#EMO #Alibaba #breathes #life #portraits #tool
Just days after OpenAI surprised the world with its text-to-video tool called “Sora,” a new AI tool called “EMO” (Emote Portrait Alive) has appeared. Researchers at China’s Alibaba have unveiled a new generative AI tool that pushes the limits of realism in animating subjects.
The system seamlessly animates a lifelike video from a single photo, where the subject can speak or even sing, all controlled by an audio input. The solution, detailed in a research paper published on arXiv, represents a leap forward in the production of voice-controlled video, a long-standing challenge for AI experts. EMO outperforms traditional methods, which often struggle to reconstruct the complexity and nuances of human expressions.
“Capturing the full spectrum of human facial expressions and the uniqueness of individual facial styles has always been an obstacle. EMO solves this with a novel approach to audio-video synthesis, eliminating the need for complex 3D models or facial features.”
He told Linrui Tian lead author on the study.
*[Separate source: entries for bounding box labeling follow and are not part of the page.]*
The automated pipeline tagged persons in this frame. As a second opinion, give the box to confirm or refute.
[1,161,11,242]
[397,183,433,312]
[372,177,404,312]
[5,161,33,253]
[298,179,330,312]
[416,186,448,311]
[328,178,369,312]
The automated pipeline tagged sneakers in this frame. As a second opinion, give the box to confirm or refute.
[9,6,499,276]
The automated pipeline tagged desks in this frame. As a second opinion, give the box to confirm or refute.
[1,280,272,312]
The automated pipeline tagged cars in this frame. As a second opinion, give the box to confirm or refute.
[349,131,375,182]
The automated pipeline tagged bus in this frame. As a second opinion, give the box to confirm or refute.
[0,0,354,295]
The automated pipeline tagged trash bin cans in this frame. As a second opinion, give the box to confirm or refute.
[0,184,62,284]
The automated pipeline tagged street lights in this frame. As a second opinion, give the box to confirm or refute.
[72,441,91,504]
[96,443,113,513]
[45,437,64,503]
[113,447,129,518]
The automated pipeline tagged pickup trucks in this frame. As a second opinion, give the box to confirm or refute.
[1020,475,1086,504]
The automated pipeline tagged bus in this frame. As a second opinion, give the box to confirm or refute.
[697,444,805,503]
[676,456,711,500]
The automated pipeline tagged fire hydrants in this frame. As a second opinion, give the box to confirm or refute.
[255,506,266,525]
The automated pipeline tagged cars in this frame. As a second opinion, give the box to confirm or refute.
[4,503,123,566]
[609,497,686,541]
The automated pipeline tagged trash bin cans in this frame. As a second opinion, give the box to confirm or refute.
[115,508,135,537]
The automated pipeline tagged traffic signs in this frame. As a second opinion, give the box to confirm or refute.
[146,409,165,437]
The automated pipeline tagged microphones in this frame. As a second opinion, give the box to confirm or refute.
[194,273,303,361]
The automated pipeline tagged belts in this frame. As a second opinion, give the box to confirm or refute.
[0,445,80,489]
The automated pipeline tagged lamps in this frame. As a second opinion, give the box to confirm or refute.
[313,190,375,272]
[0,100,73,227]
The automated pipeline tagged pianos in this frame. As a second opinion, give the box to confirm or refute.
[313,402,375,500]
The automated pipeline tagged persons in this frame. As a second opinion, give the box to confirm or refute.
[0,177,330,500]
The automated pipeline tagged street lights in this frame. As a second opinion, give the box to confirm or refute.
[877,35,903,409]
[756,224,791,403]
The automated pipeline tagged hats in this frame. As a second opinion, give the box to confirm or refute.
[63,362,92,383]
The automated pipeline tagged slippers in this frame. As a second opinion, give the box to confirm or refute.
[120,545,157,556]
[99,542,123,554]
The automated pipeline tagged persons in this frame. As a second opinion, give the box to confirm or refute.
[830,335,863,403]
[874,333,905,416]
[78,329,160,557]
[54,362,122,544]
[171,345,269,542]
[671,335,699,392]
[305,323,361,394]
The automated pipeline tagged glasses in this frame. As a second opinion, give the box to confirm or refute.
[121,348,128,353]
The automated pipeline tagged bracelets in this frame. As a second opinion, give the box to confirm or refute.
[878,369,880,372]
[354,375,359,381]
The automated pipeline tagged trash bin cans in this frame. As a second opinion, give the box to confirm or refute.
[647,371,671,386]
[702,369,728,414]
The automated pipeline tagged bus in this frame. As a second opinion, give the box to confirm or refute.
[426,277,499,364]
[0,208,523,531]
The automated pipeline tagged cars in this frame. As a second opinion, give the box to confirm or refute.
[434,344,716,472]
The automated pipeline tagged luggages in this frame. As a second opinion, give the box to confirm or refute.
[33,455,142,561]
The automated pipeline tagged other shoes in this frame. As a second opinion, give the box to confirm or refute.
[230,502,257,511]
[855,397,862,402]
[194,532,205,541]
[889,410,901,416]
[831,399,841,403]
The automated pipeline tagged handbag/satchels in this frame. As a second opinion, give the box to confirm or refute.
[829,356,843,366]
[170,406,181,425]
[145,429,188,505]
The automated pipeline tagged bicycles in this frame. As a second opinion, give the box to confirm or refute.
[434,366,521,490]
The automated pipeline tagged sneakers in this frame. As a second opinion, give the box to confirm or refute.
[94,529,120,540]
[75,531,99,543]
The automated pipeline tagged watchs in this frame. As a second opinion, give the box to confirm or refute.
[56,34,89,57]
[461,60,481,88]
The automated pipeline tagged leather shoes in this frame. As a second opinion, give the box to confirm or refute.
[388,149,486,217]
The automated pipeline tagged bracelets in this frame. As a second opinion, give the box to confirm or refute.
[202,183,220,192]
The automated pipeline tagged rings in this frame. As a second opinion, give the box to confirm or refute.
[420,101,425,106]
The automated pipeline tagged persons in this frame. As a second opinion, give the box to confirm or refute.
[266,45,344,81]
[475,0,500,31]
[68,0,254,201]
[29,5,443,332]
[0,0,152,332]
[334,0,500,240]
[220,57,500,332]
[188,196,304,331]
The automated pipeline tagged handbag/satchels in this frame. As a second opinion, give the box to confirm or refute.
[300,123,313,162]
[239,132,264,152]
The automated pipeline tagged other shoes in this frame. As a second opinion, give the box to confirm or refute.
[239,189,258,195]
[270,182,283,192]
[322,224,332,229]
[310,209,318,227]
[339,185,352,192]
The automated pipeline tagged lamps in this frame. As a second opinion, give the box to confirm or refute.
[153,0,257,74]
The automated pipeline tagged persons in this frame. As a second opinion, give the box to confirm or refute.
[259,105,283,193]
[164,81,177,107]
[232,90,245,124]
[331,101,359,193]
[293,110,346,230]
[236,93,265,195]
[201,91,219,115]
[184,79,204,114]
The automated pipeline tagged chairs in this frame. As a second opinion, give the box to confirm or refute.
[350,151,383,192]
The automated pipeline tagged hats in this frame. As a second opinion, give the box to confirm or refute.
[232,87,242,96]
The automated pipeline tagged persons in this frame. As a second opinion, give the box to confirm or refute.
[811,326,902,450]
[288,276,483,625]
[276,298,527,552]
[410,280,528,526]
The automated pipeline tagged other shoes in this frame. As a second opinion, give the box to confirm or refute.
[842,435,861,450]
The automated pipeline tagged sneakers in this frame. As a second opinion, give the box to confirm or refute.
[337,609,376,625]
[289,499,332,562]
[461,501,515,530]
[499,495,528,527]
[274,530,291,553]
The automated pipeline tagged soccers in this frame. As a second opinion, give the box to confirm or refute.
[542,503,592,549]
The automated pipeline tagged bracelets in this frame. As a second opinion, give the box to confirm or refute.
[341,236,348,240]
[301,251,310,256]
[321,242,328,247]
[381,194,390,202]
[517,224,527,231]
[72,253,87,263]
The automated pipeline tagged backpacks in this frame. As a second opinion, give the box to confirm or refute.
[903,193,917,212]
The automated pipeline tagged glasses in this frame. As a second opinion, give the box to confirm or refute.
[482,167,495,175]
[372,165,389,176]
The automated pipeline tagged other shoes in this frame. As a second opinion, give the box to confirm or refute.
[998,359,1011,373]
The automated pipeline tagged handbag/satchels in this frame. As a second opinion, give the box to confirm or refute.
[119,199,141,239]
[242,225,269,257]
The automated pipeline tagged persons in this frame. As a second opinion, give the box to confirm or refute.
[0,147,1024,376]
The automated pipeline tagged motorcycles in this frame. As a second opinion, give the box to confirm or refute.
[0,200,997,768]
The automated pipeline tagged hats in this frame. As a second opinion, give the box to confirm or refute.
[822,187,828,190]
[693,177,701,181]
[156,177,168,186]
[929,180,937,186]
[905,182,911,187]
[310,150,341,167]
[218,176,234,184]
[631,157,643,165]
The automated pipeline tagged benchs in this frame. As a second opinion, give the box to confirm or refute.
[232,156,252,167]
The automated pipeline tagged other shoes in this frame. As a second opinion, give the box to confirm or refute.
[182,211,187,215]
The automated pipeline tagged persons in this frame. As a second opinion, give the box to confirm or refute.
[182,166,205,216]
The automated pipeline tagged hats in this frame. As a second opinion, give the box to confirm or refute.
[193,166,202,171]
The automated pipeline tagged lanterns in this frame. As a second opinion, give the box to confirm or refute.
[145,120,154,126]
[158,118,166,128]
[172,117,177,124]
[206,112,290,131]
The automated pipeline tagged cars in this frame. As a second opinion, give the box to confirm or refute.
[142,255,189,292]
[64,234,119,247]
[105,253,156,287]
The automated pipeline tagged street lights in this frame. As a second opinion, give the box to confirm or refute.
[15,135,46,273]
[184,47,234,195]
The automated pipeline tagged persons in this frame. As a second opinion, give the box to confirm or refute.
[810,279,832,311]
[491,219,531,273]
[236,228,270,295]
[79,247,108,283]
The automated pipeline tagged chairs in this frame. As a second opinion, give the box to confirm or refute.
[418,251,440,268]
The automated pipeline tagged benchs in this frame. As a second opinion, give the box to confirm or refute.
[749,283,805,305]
6. Audrey Hepburn singing Ed Sheeran cover pic.twitter.com/QQFPVUg5zK
— Min Choi (@minchoi) February 28, 2024
Behind the magic of artificial intelligence
How does EMO do all this? Basically, the application uses a popular technique known as the diffusion model, which is already well known for producing highly realistic artificial images. Alibaba researchers trained this model on a huge data set. There are more than 250 hours of curated videos from various sources. Sources include speeches, films, television and musical performances.
While previous methods rely heavily on 3D modeling or blurring of shapes to simulate facial movement, EMO takes a more direct approach. It converts sound waves directly into video images, resulting in remarkably natural animations that capture each person’s subtle mannerisms and individual quirks.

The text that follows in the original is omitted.